POMDPPlanners Documentation
POMDPPlanners is a comprehensive Python package for POMDP (Partially Observable Markov Decision Process) planning algorithms and environments. It provides standardized simulation studies for research and reliable implementations of planning algorithms for industrial applications.
🎯 Key Features
Comprehensive Algorithm Library: State-of-the-art POMDP planning algorithms including POMCP, PFT-DPW, Sparse PFT, and more
Rich Environment Collection: Classic and modern POMDP environments (Tiger, Light-Dark, CartPole, Push, Safety-Ant-Velocity, etc.)

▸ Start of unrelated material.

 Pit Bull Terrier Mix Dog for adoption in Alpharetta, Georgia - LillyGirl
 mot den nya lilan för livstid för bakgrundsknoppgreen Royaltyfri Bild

Flexible Belief Representations: Particle filters (weighted and unweighted), vectorized particle beliefs with batched NumPy updates, Gaussian beliefs, and custom belief state implementations
Simulation Framework: Complete experiment management with hyperparameter tuning and distributed computing support
Visualization Tools: Built-in plotting and visualization capabilities for analysis and debugging
Production Ready: Designed for both research experiments and industrial applications
🚀 Quick Start
Installation
# Clone the repository
git clone https://github.com/yaacovpariente/POMDPPlanners.git
cd POMDPPlanners
# Create and activate virtual environment
python -m venv .venv
source .venv/bin/activate # On Windows: .venv\\Scripts\\activate
# Install dependencies
pip install -r requirements.txt
pip install -e . # Install in development mode
Basic Usage
from POMDPPlanners.environments.tiger_pomdp import TigerPOMDP
from POMDPPlanners.planners.mcts_planners.pomcp import POMCP
from POMDPPlanners.core.belief import WeightedParticleBelief
# Create environment and planner
env = TigerPOMDP()
planner = POMCP(env, num_simulations=1000)
# Initialize belief and run planning
initial_belief = WeightedParticleBelief.create_uniform_belief(
env.get_states(), num_particles=1000
)
# Get action from planner
action = planner.get_action(initial_belief)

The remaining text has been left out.